● Exercise materials

*****

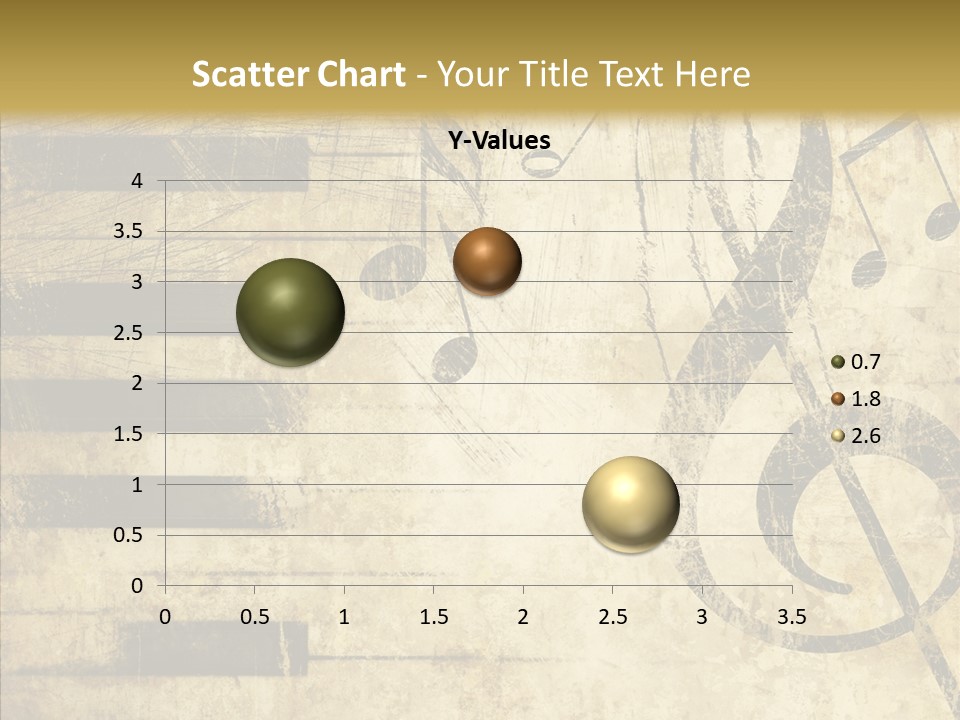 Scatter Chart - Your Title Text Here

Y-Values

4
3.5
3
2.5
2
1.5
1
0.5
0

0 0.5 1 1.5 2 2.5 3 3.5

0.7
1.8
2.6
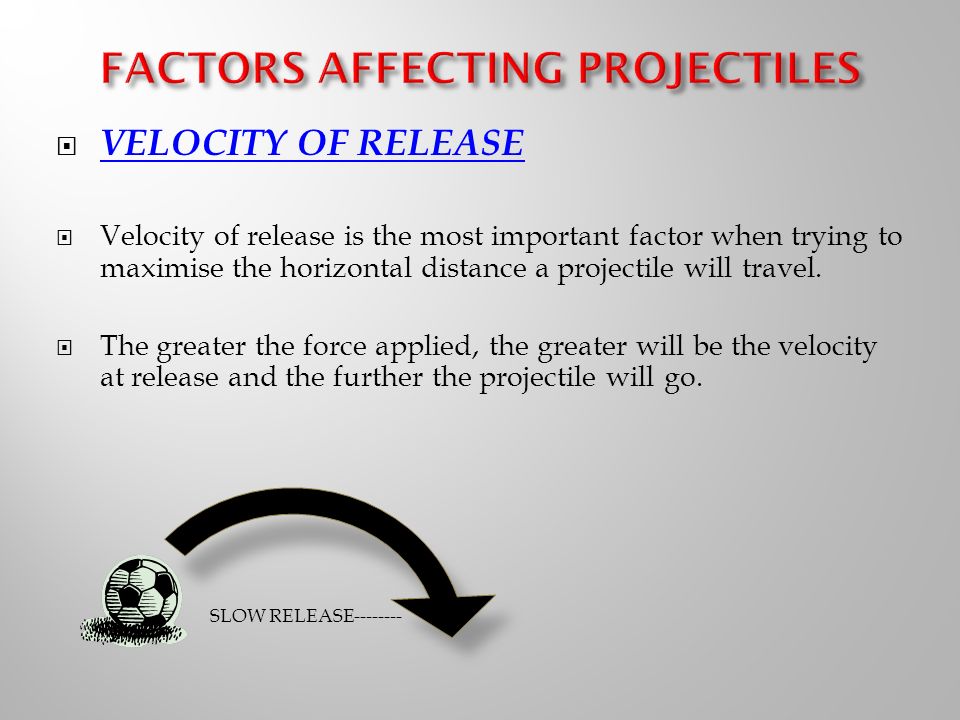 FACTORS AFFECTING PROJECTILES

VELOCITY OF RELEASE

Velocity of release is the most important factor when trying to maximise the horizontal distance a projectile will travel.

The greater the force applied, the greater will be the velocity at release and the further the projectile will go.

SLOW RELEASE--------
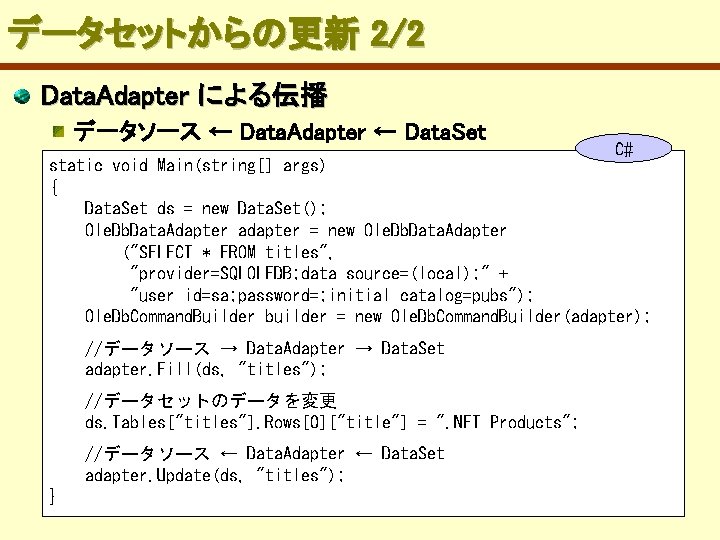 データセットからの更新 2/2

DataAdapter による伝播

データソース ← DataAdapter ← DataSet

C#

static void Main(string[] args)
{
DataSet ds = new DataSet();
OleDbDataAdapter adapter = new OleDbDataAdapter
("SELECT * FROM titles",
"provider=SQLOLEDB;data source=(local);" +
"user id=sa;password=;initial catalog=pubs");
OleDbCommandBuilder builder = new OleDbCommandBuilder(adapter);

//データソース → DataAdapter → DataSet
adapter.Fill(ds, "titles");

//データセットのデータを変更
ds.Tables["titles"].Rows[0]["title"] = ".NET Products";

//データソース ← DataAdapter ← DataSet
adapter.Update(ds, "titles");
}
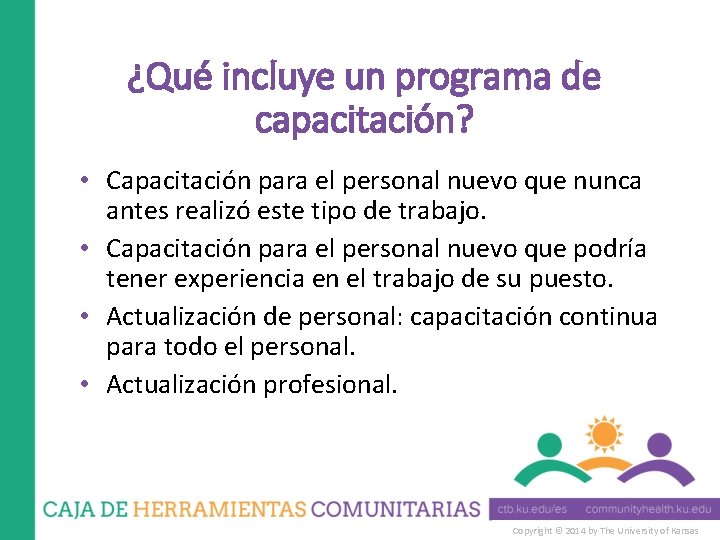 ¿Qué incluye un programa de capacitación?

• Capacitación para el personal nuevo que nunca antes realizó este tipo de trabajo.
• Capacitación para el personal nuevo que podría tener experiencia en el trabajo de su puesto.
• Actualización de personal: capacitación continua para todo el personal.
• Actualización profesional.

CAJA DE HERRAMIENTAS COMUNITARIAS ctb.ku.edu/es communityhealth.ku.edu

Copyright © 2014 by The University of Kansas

*****

● Problem details
If a line in the listing holds the word "trabajo", list that line.

● Solution to the problem
• Capacitación para el personal nuevo que nunca antes realizó este tipo de trabajo.
• Capacitación para el personal nuevo que podría tener experiencia en el trabajo de su puesto.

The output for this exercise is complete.